To characterize these particulate structures, we studied the in
situ subcellular localization of ACP33 by immunofluorescence in
HUT 78 cells. Endogenous ACP33 was analyzed using mAb 2D5 and secondary
anti-rat IgG fluorescein conjugates, while anti-human IgG reagents were
used to detect cIg-ACP33 and cIg control proteins. Both endogenous and
transfected cIg-ACP33 were partially localized in the cytosol but also
accumulated on an intracellular vesicular compartment (Fig.
5C), whereas the control protein was uniformly distributed
throughout the cell interior.
ACP33 Colocalizes with CD4 on the Endosomal/trans-Golgi
Network--
Using immunofluorescence, we compared localization of
endogenous ACP33 relative to established cellular markers in HUT 78 cells. Wheat germ agglutinin is a lectin that preferentially stains the
Golgi apparatus in most cell types (45). Overlay of the wheat germ
agglutinin-rhodamine signal with the anti-ACP33 mAb 2D5 staining showed
only very limited overlapping immunofluorescence (Fig.
6c). In contrast, the
vesicular structures marked by ACP33 partially coincided with both
rhodamine-labeled transferrin (Fig. 6f), which is confined
to the early endosomal recycling pathway (46), and with acidic
organelles (Fig. 6i) stained by the acidotropic dye DAMP
(47). We therefore conclude that endogenous ACP33 is partitioned
between the cytosol and vesicles of the
endosomal/trans-Golgi network.
In unstimulated T cells, CD4 is distributed between the plasma membrane
and the endosomal recycling pathway. T cell activation, however,
induces rapid endocytosis and rerouting of CD4 to lysosomes. HUT 78 represents a partially activated T cell line expressing the activation
molecules Ia and the IL-2 receptor (48). When analyzed by
immunofluorescence using a highly specific antiserum against human CD4,
the majority of CD4 molecules were localized to intracellular vesicles,
and only a minor fraction resided in the plasma membrane (Fig.
6k).

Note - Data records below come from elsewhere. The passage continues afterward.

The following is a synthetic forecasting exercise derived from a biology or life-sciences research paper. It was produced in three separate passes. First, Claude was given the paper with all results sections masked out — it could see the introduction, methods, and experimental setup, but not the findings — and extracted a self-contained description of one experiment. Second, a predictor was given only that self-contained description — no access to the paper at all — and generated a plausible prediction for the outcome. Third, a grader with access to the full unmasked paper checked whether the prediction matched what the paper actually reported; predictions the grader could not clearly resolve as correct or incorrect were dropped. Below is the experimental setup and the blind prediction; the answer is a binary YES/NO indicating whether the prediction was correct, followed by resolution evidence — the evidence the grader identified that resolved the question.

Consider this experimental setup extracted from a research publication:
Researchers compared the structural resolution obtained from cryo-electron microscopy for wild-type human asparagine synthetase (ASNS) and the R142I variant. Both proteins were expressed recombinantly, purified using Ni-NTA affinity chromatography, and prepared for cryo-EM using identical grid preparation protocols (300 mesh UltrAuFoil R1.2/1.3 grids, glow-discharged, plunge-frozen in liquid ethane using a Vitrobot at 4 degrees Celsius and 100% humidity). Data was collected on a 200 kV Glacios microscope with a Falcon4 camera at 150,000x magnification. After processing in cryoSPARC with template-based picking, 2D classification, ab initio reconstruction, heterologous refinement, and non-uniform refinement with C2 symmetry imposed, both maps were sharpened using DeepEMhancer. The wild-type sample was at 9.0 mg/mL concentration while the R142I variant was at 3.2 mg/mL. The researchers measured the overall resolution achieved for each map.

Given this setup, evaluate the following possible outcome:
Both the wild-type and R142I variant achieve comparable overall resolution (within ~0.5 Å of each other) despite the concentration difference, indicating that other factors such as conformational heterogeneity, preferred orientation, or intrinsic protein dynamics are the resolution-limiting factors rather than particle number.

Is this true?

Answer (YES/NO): YES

Importantly, the intracellular fraction of CD4
molecules colocalized to a large extent with endogenous ACP33 (Fig.
6l), supporting a potential physical and functional interaction of these molecules.
CD4 Coprecipitates with cIg-ACP33--
Since it was found that
anti-ACP33 monoclonal antibody mAb 2D5 precipitates endogenous ACP33
poorly, the Ig fusion protein cIg-ACP33 was used for
immunoprecipitations to analyze interactions with endogenous CD4. Ig
fusion proteins were purified from detergent lysates of transfected HUT
78 cells and analyzed by immunoblotting using a polyclonal human CD4
antiserum. Endogenous CD4 specifically coprecipitated with cIg-ACP33
but not with cIg control protein (Fig.
7A). However, the
stoichiometry of the interaction seems rather low with respect to the
CD4 levels present in the total cell lysate (Fig. 7A,
lane 3). This low stoichiometry might reflect physiological levels of a transiently formed complex or might be due to
a high off-rate during precipitation.
Mutational Mapping of the CD4-ACP33 Complex--
To determine the
molecular requirements for CD4-ACP33 complex formation, we analyzed
ACP33 binding to the various truncation mutants of CD4 described above.

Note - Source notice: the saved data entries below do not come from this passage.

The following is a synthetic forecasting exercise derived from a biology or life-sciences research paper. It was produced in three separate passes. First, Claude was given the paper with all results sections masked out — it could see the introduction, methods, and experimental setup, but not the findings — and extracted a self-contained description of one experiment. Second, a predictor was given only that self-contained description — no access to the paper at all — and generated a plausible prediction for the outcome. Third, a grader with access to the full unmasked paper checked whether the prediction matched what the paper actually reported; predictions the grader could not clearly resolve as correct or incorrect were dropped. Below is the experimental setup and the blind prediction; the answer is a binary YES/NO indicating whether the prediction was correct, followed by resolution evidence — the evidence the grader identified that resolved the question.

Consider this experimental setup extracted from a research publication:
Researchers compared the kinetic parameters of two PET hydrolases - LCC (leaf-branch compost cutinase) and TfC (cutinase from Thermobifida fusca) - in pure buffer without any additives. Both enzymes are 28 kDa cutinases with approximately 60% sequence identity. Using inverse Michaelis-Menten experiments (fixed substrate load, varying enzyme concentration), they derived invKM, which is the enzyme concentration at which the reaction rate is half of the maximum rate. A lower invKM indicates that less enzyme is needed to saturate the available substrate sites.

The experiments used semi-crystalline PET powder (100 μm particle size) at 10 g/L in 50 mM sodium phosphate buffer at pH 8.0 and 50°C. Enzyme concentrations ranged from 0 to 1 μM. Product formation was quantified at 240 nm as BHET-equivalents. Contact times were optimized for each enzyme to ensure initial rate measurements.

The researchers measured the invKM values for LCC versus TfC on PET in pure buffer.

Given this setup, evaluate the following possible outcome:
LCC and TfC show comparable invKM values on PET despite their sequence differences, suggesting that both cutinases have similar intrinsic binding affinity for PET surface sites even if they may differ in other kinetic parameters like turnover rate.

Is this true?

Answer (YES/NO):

Moreover, we investigated the CD4 binding potential of a point mutant
of ACP33 generated by replacing serine 109 by alanine (Fig.
7B). Serine 109 is likely to be part of the structural
element resembling the nucleophile elbow of Simultaneous Interaction of ACP33 and p56lck with
CD4--
To determine whether ACP33 interferes with binding of
p56lck to the CD4 cytoplasmic tail or possibly interacts with
p56lck directly, we coexpressed CD4, p56lck, and
cIg-ACP33 in COS cells. Lck efficiently coprecipitated with ACP33 via
the cIg-ACP33·CD4 complex (Fig.
8A, lane
1), but no direct interaction between p56lck
and cIg-ACP33 could be detected. As expected, neither p56lck
nor the truncated CD4 molecules were detected in cIg-ACP33
immunoprecipitates from cells expressing the CD4 431* C-terminal
deletion mutant (lane 2). Equally, interaction
with the p56lck-CD4 complex was undetectable when cIg-ACP33 was
replaced by the S109A substitution mutant (lane
4). Moreover, comparable amounts of CD4 coprecipitated with
cIg-ACP33 in the presence or absence of p56lck
(lanes 1 and 3, second
panel), suggesting that ACP33 and p56lck can
interact independently and simultaneously with CD4 (Fig. 8B). We therefore conclude that ACP33 is a likely candidate
for the observed modulation of CD4 function via an Lck-independent mechanism.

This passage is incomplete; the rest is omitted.